+++ The data
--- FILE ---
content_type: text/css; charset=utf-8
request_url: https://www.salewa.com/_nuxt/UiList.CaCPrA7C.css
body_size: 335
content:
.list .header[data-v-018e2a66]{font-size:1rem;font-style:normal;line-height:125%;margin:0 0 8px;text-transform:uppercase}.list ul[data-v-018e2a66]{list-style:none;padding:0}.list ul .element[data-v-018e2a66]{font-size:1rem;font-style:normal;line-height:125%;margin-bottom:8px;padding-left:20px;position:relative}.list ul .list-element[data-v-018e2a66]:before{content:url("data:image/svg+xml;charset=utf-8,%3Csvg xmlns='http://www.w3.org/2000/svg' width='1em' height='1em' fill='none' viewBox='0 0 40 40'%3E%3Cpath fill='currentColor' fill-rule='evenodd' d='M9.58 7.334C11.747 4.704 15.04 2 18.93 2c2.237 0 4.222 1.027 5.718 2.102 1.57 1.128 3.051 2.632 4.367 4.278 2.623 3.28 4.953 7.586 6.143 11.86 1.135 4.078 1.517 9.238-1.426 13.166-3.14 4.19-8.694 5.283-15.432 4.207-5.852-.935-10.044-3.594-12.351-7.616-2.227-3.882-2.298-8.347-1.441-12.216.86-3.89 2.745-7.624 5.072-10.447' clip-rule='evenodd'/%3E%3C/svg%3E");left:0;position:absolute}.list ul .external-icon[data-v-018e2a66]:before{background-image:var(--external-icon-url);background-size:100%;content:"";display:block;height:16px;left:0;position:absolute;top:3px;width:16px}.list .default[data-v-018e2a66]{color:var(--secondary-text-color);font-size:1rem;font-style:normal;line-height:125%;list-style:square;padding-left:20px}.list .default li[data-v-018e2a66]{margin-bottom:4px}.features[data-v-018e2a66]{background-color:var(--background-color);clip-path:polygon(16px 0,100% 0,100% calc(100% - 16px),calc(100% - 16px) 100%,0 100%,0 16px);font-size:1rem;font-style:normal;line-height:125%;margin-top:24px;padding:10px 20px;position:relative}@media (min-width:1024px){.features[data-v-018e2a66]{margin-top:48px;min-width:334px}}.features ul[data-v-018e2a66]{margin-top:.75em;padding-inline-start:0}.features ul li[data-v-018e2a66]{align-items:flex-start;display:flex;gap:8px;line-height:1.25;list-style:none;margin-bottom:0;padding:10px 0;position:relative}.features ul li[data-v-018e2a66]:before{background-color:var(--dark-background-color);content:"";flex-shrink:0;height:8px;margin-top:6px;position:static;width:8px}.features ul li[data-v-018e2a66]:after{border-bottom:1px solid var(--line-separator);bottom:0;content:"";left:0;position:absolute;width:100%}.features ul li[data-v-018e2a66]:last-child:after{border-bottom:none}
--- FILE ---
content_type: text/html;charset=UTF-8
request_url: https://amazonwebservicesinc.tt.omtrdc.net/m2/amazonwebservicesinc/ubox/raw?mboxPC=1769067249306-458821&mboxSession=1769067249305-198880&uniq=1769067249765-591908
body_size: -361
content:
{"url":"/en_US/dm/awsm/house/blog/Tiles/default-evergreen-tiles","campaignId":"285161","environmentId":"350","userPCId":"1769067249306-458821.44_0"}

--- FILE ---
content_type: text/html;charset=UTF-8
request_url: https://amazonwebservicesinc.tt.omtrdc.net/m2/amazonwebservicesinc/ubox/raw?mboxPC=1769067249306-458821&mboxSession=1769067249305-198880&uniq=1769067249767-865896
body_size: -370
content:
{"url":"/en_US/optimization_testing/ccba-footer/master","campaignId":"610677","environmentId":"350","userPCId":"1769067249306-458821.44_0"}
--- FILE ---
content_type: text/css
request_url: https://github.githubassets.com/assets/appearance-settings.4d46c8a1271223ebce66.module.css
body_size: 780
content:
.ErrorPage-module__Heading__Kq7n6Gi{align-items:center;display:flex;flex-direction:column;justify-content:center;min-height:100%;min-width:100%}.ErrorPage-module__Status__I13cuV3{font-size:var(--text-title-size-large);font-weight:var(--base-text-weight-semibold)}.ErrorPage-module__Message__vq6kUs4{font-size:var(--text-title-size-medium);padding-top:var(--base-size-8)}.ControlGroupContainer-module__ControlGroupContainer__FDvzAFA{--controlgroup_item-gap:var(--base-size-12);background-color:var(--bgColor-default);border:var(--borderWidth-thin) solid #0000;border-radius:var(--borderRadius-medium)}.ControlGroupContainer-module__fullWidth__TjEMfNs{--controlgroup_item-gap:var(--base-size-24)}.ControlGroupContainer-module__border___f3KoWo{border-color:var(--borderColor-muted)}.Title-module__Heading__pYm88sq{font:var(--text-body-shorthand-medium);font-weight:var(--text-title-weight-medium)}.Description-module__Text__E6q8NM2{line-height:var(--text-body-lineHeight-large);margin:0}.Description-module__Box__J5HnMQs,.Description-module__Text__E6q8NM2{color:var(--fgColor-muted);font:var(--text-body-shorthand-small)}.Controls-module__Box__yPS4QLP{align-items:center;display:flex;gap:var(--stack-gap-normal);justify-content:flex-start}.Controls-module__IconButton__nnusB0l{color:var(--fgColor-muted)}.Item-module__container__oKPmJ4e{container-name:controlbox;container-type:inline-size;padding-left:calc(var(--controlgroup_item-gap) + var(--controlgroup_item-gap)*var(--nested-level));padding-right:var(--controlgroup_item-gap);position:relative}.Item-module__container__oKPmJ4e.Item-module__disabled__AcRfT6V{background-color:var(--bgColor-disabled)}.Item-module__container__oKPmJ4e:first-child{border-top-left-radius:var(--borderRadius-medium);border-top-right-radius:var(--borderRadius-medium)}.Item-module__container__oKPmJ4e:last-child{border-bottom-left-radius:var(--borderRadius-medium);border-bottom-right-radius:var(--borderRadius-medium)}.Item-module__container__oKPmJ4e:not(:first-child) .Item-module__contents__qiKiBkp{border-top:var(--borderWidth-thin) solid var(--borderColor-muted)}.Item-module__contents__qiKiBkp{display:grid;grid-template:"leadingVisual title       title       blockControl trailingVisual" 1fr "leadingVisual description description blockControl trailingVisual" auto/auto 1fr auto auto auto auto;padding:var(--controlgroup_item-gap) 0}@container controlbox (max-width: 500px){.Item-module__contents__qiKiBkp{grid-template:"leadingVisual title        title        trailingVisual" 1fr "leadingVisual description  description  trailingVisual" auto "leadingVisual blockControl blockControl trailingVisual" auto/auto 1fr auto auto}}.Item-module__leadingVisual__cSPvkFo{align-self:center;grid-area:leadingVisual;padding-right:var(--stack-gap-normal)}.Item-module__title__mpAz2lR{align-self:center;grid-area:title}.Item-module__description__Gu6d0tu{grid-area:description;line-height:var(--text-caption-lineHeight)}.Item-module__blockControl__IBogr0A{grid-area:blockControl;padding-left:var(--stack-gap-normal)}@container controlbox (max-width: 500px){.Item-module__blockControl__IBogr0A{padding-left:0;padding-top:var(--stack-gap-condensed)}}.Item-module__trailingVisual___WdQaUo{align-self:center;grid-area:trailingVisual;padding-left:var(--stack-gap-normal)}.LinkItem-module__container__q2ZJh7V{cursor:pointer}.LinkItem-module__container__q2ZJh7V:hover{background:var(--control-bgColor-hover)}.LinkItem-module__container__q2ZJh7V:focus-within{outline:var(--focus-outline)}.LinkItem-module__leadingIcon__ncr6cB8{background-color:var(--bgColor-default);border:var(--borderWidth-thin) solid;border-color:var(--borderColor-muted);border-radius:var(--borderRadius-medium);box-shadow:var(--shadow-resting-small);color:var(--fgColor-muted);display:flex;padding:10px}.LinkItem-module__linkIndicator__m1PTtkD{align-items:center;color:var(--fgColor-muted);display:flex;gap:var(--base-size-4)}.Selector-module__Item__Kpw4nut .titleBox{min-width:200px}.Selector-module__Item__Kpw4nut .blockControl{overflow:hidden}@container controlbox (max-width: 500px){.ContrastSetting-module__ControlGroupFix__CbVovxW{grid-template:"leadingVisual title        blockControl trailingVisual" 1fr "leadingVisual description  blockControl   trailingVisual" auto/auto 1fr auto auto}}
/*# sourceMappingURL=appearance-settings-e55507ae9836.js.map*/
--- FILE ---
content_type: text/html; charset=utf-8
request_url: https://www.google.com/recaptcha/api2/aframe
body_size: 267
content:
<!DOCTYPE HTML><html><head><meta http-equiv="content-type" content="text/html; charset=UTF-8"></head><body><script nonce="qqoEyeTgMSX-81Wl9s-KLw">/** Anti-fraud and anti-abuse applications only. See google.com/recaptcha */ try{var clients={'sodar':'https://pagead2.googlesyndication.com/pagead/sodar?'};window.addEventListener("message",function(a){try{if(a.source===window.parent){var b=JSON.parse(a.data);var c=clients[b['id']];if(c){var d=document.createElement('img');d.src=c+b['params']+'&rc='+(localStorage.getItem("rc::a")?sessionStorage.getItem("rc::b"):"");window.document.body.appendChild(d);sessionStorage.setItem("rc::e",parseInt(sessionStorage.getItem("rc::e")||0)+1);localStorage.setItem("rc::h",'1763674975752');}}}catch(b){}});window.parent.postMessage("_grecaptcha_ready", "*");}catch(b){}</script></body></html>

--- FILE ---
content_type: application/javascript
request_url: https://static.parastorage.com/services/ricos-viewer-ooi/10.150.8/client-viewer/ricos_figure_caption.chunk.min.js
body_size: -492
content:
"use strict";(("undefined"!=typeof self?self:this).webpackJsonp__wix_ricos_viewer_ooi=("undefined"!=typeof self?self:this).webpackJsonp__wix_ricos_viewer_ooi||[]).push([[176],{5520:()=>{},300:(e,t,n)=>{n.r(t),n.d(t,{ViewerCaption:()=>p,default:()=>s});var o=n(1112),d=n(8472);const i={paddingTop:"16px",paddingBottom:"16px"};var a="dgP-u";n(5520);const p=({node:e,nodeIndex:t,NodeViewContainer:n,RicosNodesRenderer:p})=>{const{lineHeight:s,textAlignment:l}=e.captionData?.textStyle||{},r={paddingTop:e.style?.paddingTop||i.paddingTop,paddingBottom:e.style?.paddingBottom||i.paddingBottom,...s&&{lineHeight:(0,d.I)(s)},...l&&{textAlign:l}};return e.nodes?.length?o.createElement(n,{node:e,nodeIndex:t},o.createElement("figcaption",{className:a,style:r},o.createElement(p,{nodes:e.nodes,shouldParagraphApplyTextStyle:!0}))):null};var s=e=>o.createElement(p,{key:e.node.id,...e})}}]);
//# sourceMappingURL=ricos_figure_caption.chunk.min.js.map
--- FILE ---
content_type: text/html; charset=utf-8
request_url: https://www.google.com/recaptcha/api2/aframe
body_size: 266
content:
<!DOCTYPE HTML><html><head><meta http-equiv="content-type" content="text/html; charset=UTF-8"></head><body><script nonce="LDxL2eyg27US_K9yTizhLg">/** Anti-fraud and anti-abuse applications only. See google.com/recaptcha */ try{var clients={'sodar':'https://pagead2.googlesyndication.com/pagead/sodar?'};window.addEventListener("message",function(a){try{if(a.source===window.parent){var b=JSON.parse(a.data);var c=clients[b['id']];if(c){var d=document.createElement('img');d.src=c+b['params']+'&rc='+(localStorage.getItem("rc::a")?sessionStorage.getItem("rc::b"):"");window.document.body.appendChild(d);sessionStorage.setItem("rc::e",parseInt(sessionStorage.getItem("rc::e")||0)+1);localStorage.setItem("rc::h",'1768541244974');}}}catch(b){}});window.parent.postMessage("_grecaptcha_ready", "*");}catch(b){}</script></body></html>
++++++
→ Problem statement:
Copy each line in the entries above where "appearance" turns up.

→ Response area:
request_url: https://github.githubassets.com/assets/appearance-settings.4d46c8a1271223ebce66.module.css
/*# sourceMappingURL=appearance-settings-e55507ae9836.js.map*/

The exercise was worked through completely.